THOREAU, thō'rṓ or thṓ-rō', Henry David (1817-62). An American naturalist and author. He was of French and Scotch extraction and was born at Concord, Mass., where his father was a manufacturer of lead pencils. At this trade the younger Thoreau worked at intervals. He graduated from Harvard College in 1837, and was for five or six years engaged in school teaching and tutoring in Concord and in Staten Island, N. Y. Preferring, however, to live a life of contemplation, he soon abandoned teaching and proceeded, during the rest of his days, to demonstrate how simply and agreeably a man might live. He was for a time an inmate of Emerson's house, but his most characteristic act was his residence, from July, 1845, to September, 1847, in a hut on the shores of Walden Pond, a beautiful body of water on the outskirts of Concord. Here he lived, doing what little work was necessary to supply the necessaries of life, and devoting the major part of his time to the study of nature and to the society of friends. On leaving Walden Pond, he again became an inmate of Emerson's house, 1847-48, and passed the remainder of his life, after 1849, with his parents and sister at Concord. During the entire period at Walden Pond and elsewhere in Concord, he supported himself by odd jobs of gardening, land surveying, carpentering, etc., but without more exertion than he needed to keep himself in food and clothing. His large amount of leisure time he devoted to the study of nature, to the reading of Greek, Latin, French, and English classical literature, to excursions, to pondering metaphysical problems, and to friendly chat with his neighbors, by whom he was beloved.

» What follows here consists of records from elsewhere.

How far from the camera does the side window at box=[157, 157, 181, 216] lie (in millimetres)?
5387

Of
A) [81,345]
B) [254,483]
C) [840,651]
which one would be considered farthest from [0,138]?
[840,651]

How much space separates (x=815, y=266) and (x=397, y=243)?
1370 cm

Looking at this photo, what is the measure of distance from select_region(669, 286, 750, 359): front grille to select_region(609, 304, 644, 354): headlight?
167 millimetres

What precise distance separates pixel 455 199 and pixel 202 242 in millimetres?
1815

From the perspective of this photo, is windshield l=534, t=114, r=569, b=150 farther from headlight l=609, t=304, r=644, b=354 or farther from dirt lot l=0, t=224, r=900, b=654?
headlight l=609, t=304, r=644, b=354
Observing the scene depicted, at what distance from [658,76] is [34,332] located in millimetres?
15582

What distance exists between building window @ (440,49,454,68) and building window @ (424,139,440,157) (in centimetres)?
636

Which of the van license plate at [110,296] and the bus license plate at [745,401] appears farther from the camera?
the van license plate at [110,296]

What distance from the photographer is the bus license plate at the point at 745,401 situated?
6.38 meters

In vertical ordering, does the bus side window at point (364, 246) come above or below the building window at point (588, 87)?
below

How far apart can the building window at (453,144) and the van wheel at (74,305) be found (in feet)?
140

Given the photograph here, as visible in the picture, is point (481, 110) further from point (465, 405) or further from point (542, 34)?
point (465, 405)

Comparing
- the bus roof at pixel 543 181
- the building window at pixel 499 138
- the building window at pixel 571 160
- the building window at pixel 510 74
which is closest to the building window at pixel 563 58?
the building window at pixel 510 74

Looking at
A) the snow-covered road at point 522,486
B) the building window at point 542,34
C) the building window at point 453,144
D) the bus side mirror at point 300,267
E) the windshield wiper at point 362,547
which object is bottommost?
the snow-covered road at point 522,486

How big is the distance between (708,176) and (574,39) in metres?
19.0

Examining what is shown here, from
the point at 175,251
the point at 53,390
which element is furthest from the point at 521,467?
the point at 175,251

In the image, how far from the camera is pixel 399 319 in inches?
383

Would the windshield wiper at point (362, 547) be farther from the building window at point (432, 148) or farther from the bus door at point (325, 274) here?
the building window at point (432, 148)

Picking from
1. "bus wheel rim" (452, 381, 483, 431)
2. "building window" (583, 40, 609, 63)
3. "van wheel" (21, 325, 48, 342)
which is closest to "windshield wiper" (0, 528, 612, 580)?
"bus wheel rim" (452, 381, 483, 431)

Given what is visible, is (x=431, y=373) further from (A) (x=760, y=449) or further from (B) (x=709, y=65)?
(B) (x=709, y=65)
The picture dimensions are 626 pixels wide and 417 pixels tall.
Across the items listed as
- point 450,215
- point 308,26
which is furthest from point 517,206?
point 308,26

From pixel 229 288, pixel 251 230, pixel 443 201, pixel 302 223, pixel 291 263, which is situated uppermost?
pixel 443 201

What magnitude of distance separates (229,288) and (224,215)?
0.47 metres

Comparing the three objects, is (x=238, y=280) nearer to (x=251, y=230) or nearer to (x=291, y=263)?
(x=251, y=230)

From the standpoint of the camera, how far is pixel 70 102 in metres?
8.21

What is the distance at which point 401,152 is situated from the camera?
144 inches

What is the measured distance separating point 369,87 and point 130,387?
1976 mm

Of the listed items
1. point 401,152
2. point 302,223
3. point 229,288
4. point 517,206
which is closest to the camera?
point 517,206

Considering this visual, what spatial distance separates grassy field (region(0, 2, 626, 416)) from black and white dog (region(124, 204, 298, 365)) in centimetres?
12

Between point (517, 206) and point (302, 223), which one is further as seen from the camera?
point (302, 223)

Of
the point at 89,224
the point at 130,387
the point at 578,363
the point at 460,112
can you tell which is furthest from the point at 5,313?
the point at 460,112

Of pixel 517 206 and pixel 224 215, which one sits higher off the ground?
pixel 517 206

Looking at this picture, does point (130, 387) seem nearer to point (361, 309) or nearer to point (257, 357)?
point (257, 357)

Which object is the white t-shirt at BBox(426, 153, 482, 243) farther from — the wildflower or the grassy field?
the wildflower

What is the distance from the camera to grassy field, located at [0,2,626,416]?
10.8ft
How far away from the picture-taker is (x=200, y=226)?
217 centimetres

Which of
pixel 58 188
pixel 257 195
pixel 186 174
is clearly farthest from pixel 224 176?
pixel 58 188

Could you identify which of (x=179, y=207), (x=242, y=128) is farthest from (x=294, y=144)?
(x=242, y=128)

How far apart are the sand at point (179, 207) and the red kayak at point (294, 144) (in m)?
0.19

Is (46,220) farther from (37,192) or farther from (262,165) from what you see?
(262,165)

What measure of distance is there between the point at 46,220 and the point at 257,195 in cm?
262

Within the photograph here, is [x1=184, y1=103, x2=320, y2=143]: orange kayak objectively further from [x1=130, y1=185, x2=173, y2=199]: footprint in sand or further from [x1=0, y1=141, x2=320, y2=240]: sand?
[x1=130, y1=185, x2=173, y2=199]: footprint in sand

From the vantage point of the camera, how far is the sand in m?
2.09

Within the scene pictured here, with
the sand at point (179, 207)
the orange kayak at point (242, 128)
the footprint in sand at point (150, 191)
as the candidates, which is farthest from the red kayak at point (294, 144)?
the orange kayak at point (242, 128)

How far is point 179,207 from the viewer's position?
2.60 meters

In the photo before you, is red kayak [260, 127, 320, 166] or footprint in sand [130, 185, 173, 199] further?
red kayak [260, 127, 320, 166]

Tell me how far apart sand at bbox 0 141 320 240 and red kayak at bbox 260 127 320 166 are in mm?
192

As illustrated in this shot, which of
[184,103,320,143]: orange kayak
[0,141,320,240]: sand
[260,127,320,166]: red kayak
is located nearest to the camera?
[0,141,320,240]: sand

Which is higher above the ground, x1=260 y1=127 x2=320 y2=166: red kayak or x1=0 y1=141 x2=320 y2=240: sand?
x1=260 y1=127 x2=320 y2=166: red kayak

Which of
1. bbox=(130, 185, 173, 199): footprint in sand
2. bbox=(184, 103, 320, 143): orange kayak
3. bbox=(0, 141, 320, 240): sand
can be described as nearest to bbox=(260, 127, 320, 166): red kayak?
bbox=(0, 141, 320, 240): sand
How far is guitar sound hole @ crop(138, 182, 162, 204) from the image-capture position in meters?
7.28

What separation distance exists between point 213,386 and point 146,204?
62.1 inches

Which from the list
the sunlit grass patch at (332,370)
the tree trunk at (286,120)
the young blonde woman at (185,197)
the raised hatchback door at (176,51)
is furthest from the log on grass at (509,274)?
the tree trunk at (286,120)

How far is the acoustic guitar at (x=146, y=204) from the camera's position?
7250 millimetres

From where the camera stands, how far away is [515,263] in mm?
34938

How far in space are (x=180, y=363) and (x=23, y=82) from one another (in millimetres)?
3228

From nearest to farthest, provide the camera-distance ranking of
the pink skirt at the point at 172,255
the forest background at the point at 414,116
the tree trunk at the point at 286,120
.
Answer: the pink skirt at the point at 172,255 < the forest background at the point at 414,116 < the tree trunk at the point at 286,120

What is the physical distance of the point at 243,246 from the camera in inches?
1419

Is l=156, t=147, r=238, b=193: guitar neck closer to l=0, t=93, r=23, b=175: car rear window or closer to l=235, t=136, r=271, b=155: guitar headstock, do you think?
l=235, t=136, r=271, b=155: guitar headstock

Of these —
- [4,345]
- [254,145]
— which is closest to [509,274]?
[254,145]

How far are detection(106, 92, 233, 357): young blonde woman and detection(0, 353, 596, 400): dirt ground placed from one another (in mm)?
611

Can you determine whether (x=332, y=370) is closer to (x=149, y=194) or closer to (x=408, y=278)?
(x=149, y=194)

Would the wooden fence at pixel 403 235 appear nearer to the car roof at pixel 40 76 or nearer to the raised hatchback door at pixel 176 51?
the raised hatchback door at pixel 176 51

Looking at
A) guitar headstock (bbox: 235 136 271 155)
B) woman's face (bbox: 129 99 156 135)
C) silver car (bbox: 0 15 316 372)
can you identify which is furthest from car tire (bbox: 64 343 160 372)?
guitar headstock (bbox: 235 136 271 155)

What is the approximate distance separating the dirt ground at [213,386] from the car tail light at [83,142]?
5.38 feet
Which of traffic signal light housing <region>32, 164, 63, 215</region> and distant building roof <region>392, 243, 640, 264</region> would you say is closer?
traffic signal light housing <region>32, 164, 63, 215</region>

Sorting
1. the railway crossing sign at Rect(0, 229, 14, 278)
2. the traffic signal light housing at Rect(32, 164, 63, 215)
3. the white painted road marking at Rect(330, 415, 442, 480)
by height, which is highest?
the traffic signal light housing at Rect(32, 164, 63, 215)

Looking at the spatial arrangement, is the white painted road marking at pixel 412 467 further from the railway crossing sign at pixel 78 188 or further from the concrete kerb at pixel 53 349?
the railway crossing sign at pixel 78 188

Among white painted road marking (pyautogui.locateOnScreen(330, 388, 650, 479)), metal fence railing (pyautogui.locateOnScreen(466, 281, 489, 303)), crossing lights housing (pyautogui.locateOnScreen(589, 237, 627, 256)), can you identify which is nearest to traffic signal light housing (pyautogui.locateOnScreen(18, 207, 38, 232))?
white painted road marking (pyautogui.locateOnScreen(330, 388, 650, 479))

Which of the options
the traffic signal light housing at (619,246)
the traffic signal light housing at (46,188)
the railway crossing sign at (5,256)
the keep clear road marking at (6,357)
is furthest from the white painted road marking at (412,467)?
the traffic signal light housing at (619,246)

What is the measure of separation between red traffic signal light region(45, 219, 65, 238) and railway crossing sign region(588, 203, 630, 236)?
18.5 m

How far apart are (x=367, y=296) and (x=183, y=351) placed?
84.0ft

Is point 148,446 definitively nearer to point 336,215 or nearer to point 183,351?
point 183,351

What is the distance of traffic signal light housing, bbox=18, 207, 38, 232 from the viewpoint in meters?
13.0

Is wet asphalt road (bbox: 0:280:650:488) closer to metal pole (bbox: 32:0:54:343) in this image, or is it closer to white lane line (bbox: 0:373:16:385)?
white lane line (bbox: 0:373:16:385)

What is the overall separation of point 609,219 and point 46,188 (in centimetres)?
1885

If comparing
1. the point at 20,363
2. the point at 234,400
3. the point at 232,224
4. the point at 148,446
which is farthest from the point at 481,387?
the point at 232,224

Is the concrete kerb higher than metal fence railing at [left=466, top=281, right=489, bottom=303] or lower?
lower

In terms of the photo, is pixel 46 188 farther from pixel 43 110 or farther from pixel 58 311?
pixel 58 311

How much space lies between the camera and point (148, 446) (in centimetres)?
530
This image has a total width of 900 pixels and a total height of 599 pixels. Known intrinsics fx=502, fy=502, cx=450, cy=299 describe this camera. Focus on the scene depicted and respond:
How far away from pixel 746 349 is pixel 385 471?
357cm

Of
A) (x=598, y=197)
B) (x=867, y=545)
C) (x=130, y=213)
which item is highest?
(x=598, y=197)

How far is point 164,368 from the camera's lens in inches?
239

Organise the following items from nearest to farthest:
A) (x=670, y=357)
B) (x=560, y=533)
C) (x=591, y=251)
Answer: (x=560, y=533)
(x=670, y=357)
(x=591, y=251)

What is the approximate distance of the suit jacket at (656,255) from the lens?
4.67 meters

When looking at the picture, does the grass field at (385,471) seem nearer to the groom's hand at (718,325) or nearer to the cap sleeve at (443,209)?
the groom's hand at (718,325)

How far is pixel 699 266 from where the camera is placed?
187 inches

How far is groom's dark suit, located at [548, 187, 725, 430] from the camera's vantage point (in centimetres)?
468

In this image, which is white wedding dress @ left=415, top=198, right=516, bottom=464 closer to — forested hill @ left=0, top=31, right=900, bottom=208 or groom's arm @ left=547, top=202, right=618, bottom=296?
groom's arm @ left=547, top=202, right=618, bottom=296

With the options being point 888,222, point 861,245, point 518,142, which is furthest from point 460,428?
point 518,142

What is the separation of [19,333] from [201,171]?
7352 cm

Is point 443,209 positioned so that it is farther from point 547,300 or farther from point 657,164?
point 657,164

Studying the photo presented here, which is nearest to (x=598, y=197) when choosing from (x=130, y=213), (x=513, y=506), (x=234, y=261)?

From 1837 till his death he kept a journal, and this furnished the source and basis of his writings, and gave them uniformity of character. Of the ten volumes which comprise his works in the standard Riverside edition (11 vols, with the Familiar Letters of Thoreau edited by F. B. Sanborn), but two appeared in his lifetime. The first of these, A Week on the Concord and Merrimac Rivers (1849), is the narrative of a boating trip taken in August, 1839; it is full of admirable description and minute observation of nature, not unmingled with divagations into transcendental philosophy. The second book records the experiences, physical and moral, of the two years' residence at Walden Pond: Walden, or, Life in the Woods (1854), perhaps his most popular volume, and now recognized as one of the most original and sincere productions in American letters and as one of the most genuine of woodland books. It gives a plain unaffected statement of the reasons for the author's life as a hermit, and an admirably specific account of the main details of that life. The other volumes, not much different in quality, were posthumously edited from his journal, and are, chiefly: Excursions (1863); The Maine Woods (1864); Cape Cod (1865); Early Spring in Massachusetts (1881); Summer (1884); Winter (1888); and Autumn (1892). Their publication indicated an increasing interest in Thoreau and a sense of the permanent value of his work — that of a sincere thinker and an observer of nature. The literary quality of the writing was high; he had a marked gift for style, and wrote with great care and unfailing freshness. His best essays, to be found in the volumes entitled Miscellanies and Excursions, are perhaps not excelled in American literature, whether for substance or for style, and it may be doubted whether the work of any of his contemporaries is wearing so well. His poems are interesting, but occupy a minor place in his writings, which are being increased by such publications as the Essay on Service (1902). There is a Life by F. B. Sanborn in the “American Men of Letters Series” (1882), and an admirable sketch by Emerson in Biographical Sketches. Channing's suggestive Thoreau, the Poet-Naturalist (1873-1902), biographies by A. H. Japp (1877) and H. S. Salt (1896), and essays by Lowell and Stevenson should also be mentioned; considerable space is given to Thoreau in the histories of American literature, and the list of books specially devoted to him is growing steadily.